- **TASK OBJECTIVE**:
Extract every line of the listing below that contains the string "backrest", treating uppercase and lowercase as distinct.

- **RECORDS SHOWN**:

====

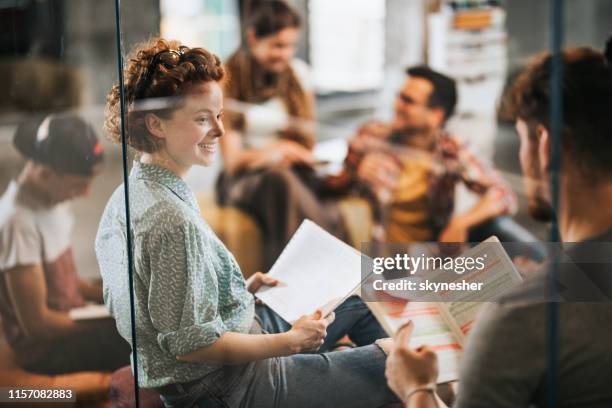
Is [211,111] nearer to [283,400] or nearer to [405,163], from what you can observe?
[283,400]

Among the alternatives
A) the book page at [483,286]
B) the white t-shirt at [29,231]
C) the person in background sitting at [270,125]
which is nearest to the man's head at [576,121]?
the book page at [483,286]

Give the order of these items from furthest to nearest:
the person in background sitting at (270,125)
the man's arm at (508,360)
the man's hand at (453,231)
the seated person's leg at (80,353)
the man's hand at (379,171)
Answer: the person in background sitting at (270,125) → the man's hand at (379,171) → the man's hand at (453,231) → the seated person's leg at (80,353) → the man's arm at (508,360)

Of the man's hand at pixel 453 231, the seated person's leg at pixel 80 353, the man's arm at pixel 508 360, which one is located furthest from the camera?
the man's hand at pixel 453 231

====

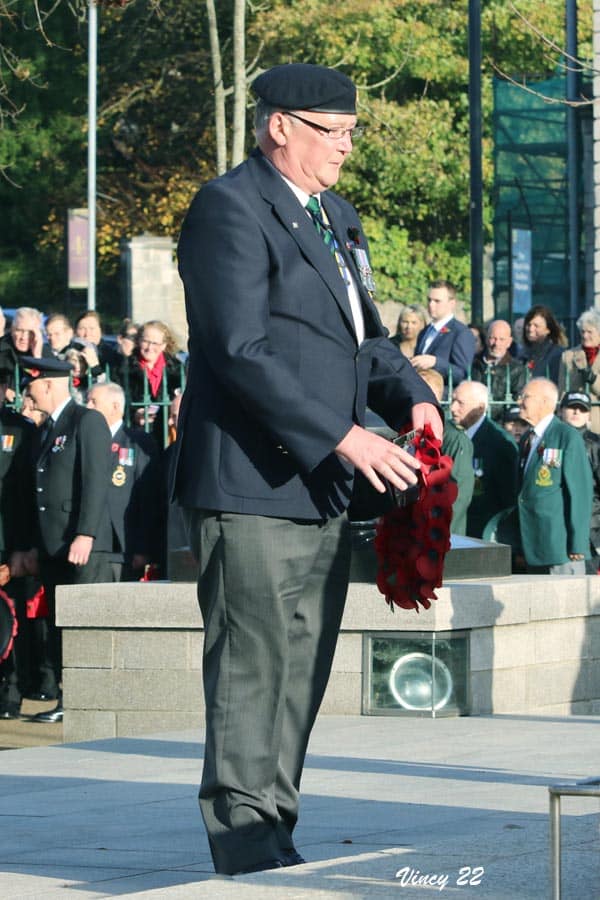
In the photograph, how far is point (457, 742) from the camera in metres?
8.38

====

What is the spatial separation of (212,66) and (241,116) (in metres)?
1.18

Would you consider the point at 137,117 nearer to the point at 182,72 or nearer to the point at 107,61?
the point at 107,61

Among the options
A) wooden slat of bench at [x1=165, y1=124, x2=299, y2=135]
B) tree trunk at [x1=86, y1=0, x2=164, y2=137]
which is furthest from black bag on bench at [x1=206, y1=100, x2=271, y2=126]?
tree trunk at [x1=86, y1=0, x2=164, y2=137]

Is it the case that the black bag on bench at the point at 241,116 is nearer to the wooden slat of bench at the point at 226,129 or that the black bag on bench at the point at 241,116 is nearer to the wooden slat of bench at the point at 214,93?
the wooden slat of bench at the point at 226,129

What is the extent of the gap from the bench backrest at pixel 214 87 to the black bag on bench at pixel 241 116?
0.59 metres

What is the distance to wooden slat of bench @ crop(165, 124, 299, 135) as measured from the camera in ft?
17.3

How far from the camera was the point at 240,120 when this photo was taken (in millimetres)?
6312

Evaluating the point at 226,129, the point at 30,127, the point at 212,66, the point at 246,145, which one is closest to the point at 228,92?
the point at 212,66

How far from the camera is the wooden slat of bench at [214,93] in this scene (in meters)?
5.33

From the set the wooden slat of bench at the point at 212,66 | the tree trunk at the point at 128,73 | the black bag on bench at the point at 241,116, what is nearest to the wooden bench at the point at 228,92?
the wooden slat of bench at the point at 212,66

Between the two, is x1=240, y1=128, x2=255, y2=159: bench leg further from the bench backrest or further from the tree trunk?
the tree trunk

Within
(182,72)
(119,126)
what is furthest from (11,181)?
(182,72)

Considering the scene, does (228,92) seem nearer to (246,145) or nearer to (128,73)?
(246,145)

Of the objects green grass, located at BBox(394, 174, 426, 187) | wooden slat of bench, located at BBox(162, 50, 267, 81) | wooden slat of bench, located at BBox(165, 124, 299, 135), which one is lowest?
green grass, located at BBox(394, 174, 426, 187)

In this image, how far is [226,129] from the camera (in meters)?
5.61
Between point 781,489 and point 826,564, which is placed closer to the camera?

====

- **FINAL ANSWER**:
What is the extent of the gap from the bench backrest at pixel 214 87 to the black bag on bench at pixel 241 116?
Between the two, is x1=240, y1=128, x2=255, y2=159: bench leg further from the bench backrest or further from the tree trunk?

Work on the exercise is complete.